Do you have to dump BCE shares for this great dividend option?

Do you have to dump BCE shares for this great dividend option?

Telecom shares are a stable and reliable source of dividend income for investors. Until something happens out of character, such as what happened to it BCE (TSX: BCE) Stock. A huge dividend cut and many weak quarters later, many investors are understandably on their care for BCE shares.

If you are, forget about it About BCE and Consider Telus (TSX: T) Instead, a dividend share supplies that yields an incredible 7.58% and strong income and cash flows takes place.

Make no mistake, the telecom environment has been difficult for everyone in the industry, including Telus. BCE shares has been halved in the past three years.

Telus shares, on the other hand, have fallen 22% – it is still a lot, but clearly a much better performance. So what has the difference made, you might wonder?

Well, in short, it comes down to the amount of leverage that BCE has kept. In 2024, all telecom providers were instructed to give competitors access to their most important fiber networks for a fee. And this has all had a negative influence. Today we see that this movement has had the intended effect – more competition, more options for consumers and lower prices.

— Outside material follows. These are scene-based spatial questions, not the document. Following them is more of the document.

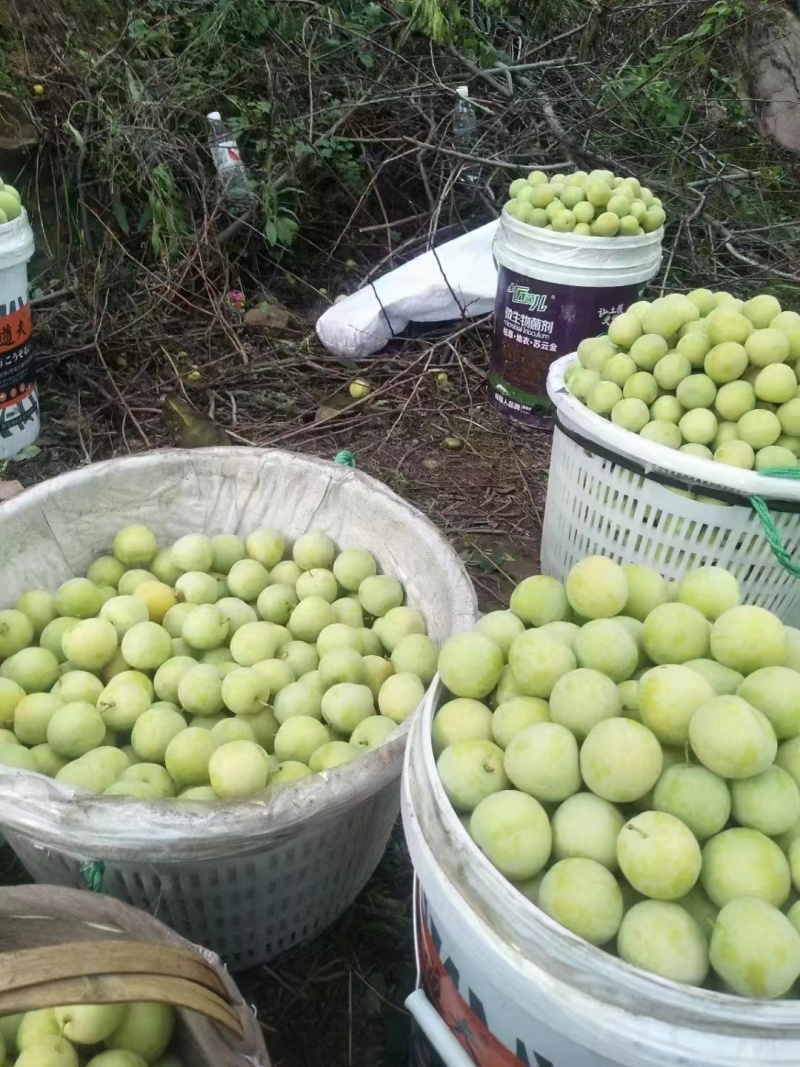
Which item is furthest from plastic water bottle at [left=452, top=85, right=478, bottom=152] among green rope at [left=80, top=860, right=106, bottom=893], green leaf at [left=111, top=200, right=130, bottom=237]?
green rope at [left=80, top=860, right=106, bottom=893]

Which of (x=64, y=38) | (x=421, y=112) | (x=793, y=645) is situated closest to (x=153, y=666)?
(x=793, y=645)

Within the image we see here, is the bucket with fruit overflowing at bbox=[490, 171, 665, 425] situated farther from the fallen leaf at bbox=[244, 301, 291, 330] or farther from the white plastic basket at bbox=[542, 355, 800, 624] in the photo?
the fallen leaf at bbox=[244, 301, 291, 330]

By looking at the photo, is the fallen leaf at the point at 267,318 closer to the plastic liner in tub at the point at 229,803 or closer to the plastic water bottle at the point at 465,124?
the plastic water bottle at the point at 465,124

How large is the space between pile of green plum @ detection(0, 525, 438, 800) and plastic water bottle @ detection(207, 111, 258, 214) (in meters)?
3.01

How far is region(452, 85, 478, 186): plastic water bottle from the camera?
184 inches

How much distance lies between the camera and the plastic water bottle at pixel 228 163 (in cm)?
455

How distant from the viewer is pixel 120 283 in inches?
174

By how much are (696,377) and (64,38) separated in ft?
14.3

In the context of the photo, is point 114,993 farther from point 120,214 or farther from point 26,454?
point 120,214

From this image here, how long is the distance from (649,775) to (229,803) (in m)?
0.71

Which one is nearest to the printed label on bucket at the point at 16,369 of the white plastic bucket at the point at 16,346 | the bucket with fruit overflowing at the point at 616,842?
the white plastic bucket at the point at 16,346

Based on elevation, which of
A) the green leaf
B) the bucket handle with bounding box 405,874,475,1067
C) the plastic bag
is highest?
the green leaf

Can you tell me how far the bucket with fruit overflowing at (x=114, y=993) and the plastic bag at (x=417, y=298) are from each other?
3.32m

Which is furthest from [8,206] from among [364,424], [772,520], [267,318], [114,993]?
[114,993]
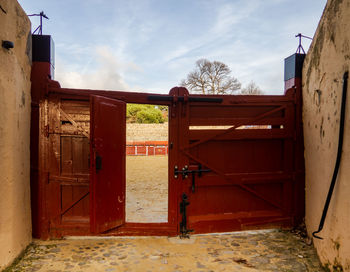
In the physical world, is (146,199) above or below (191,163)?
below

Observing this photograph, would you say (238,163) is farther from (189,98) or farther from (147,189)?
(147,189)

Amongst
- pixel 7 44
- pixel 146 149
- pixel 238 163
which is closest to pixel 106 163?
pixel 7 44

This sent BCE to the breaking point, because the company was saddled with too many debts and interest payments that it could not afford. However, Telus did much better. Let’s take a closer look at Telus.

Telus seems

Telus has done a good job in this challenging environment. In fact, the profit per share of Telus (EPS) in 2024 even increased by 9.5% to $ 1.04, and EPS only fell by 6% in the first six months of 2025. In the most recent quarter of Telus, the proof of the strong future of the company could be fully seen, because the company continued to concentrate on diversifying its income basis, cost -saving and growing areas.

For example, Telus Health saw his income and income before interest, taxes, depreciation and amortization (EBITDA) grew very nicely, 16% and 29% respectively. The EBITDA margin of the company also rose with 180 basic points to 17.5%. In addition, the free cash flow of Telus rose by 11% to $ 535 million. This was powered by higher EBITDA and lower capital expenditures and interest charges.

It is important that Telus also focuses on generating income with assets while it goes to the future. An example of this is the recent sale of the company of an interest of 49.9% in his wireless tower operator, Terrion. According to Telus, the majority of the proceeds from the sale must be used to delepue. In fact, the deal will reduce the net debt of Telus by more than $ 1.25 billion.

What for Telus shares says?

In the coming years, the aim of Telus is to create value by concentrating on the growthities, such as Telus Health, and offering the possibilities for generating income for assets. As a result, management expects to deliver the growth of the EBITDA, stable capital expenditures and expansion of the free cash flow.

More specifically, Telus expects revenue growth of 2-4% and EBITDA growth of 3-5%, with a free cash flow of $ 2.15 billion. The goal of Telus is also to have a net debt / EBITDA ratio of three times in 2027. It is currently 3.7 times.

The Bottom Line

BCE shares are a real nail biter, with weak achievements that hardly hit investors. For valuers who have the appetite, it might still be worth considering. For investors who prefer less stress and a clearer, less risky path to growth, Telus shares can be a better choice.